I tumulti e le sommosse del 1898 in terra di Bari.
Alla fine dell’800, terra di Bari, era una Provincia a economia prevalentemente agricola. La mancanza di un’irrigazione nazionale (Acquedotto Pugliese non ancora iniziato e la scarsità dei corsi d’acqua) e anche per la particolare posizione geografica e il terreno calcareo, caratterizzavano la nostra Provincia, rendendo in essa prevalenti le culture arboree: Vigneti, oliveti e mandorleti.
I vini prodotti nel Barese, erano tutti di alta gradazione alcolica, ottimi come vini da taglio, quindi venduti in Francia, che aveva bisogno di migliorare il colore e il sapore dei suoi vini e spumanti.
La chiusura di questo scambio con la Francia del 1887 dette inizio a una grave crisi economica alla Provincia di Bari. Non era la prima volta che la città di Bari si ribellava al Governatore le grandi sommosse popolari erano avvenute già nel 1635 e altri anni a seguire, a causa delle frequenti evasioni alla gabella sul forno, questa tassa fu abolita parzialmente, ma nello stesso tempo, fu sostituita con un’altra, dal dazio sulla farina. La cittadinanza, si ribellò partecipando in blocco a una violenta sommossa, che fu sedata solamente quando il presidente della regia Camera, Don Bernardo Zuffa, pregato dall’Arcivescovo Ascanio Gesualdo, ebbe ripristinato il balzello sul forno, riducendone l’entità e istituendo un dazio sul grano. Di tutto questo s’è comunicata ampia notizia in altre note, tanto che gli avvenimenti formarono oggetto di una famosa relazione, inserita fra le pagine del libro dei privilegi dell’ Università di Bari. L’emanazione dei provvedimenti fiscali, fu seguita dalla stipula di opposte capitolazioni di esecuzione col castellano Francesco Pappacoda, per quanto concerneva la sua famiglia e servitù, nonché i soldati da lui dipendenti, e non le autorità della Chiesa, per quel che riguardava i religiosi. Nella seduta tenuta il 30 marzo del 1635 dal capitolo della Basilica di San Nicola, quando il documento fu sottoposto all’attenzione dei suoi componenti.

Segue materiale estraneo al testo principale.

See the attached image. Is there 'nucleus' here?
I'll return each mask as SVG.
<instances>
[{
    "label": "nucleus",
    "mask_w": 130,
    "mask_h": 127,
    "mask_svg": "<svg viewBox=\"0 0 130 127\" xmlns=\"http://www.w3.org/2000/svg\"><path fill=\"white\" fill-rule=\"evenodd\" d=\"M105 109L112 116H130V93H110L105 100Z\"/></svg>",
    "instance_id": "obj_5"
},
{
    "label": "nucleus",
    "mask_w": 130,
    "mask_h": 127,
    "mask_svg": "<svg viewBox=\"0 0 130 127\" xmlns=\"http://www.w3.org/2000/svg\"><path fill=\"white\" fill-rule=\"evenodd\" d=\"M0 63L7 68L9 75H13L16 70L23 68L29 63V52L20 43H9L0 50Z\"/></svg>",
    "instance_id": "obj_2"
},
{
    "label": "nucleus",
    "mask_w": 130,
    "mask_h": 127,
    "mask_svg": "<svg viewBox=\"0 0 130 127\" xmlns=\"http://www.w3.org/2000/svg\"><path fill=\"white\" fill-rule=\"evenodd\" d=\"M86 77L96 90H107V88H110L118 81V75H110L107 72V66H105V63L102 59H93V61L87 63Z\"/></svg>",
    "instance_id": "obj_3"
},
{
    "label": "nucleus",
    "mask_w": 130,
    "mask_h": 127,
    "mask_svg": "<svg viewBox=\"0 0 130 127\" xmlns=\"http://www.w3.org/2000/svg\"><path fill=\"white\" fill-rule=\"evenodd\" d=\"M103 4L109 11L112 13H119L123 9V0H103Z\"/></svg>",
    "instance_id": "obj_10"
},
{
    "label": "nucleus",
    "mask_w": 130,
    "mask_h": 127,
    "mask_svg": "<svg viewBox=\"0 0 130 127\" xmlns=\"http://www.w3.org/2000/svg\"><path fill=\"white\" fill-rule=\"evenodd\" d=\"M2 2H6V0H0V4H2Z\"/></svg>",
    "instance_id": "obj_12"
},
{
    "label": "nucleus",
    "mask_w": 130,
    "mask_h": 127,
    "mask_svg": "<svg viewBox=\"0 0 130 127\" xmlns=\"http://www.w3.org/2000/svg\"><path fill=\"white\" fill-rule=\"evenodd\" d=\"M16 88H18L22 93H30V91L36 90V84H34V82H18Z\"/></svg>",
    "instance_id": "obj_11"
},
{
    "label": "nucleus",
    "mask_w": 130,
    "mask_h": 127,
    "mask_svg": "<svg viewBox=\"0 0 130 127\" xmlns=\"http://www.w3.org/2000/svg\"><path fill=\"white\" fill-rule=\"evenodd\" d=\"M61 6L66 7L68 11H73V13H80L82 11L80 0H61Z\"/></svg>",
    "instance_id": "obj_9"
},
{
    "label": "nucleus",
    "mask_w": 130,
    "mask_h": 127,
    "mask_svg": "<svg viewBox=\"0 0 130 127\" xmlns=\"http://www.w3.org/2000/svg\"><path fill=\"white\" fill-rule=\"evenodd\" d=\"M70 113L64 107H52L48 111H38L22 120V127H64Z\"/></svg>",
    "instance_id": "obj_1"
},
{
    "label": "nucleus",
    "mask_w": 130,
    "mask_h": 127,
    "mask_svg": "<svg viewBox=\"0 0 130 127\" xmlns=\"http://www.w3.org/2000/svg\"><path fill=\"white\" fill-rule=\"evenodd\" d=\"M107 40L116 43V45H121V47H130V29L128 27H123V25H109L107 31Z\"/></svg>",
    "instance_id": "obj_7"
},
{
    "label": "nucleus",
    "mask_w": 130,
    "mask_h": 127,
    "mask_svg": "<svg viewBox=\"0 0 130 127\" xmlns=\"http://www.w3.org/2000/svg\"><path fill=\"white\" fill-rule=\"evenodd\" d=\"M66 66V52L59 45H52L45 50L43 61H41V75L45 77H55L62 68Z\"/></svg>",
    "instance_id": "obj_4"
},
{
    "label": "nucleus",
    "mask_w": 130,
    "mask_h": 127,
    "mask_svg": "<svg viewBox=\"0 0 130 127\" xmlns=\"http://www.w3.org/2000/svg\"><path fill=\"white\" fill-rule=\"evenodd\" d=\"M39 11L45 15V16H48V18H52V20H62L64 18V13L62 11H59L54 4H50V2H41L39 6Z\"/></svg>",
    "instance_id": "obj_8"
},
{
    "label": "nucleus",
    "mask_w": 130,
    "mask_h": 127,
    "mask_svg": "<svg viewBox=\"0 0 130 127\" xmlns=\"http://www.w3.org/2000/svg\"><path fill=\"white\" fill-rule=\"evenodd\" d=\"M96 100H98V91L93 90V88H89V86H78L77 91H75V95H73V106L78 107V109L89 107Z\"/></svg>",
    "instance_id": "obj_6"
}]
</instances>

In apertura della riunione il canonico Benedetto Fuoco, chiamato a presiederla in assenza del Priore Francesco Saluzzi, assente, cominciò a darne comunicazione facendo leggere gli articoli per prendere tempo. L’appaltatore addetto alla distribuzione avrebbe assicurato ad ogni sacerdote o canonico una franchigia di circa 21 tomoli di grano a testa all’anno., da ridurre a metà per i chierici e da godersi in un’unica volta ovvero in parti con facoltà di venderla o donarla a chiunque. Nel portarsi a casa il frumento prodotto nei loro fondi patrimoniali, essi no avrebbero avuto altro obbligo tranne quello di denunciarne il quantitativo. Acquistandone altre partite, eccedenti in franchigia, dovevano ugualmente denunciarle. Il grano, destinato alla semina, sarebbe stato franco come per i laici. Il capitolo nicolaiana, prese atto di queste nuove norme, con l’astensione di alcuni, ch’erano dell’avviso di informare preventivamente il presidente Zuffa.